Maura feels strongly that the positives of autism not only need to be acknowledged, but celebrated.

She adds: "Autistics tend to be honest, loyal and sincere, and most of us have a great sense of humour.

"A lot of us are extremely creative and our intense interests allow us to develop expertise that can often bring benefits to the workplace.

"Organisations like Specialisterne NI are helping to harness those talents and help young autistic people into employment. Unfortunately, a lot of negative stereotypes still persist, but I think that will change as people start to think differently about difference."

A disability affecting communication and interaction...

Autism is a lifelong disability which affects how people communicate and interact with the world.

There are approximately 700,000 autistic adults and children in the UK.

Without the right support or understanding, autistic people can miss out on an education, struggle to find work and become extremely isolated.

Although everyone is different, people on the autism spectrum may:

  • Be under or over-sensitive to sounds, touch, tastes, smells, light or colours, which can make everyday life extremely difficult.
  • Find social situations and change a challenge, sometimes leading to extreme levels of anxiety.
  • Experience a 'meltdown' if overwhelmed by anxiety or sensory overload.
  • Benefit from extra time to process and respond to communication.

Autistic women and girls

  • Recent research suggests that the number of males and females on the autism spectrum is far more equal than previously thought and diagnostic statistics suggest.
  • There has been a steady increase in referrals of women and girls at the National Autistic Society Lorna Wing Centre for Autism.
  • The problem is that professionals often don't understand the different ways autism can manifest in women and girls, with many going through their lives without a diagnosis and an understanding of why they feel 'different'.
  • This is because past research has largely concentrated on males, which means the way we understand autism tends to be very much based on the experiences of autistic men and boys.
  • Every person on the autism spectrum is different.
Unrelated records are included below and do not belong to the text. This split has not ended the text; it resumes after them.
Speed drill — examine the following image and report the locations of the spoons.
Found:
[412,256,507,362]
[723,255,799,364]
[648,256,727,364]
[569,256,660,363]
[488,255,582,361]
But, as a rule, women are often better at developing ways to mask what we traditionally think of as the signs of autism, which can make it harder to diagnose.

This 'masking' can lead to a great deal of stress and many women and girls go on to develop secondary problems such as anxiety, eating disorders or depression.

The National Autistic Society exists to champion the interests of all people on the autism spectrum. It has branches throughout Northern Ireland.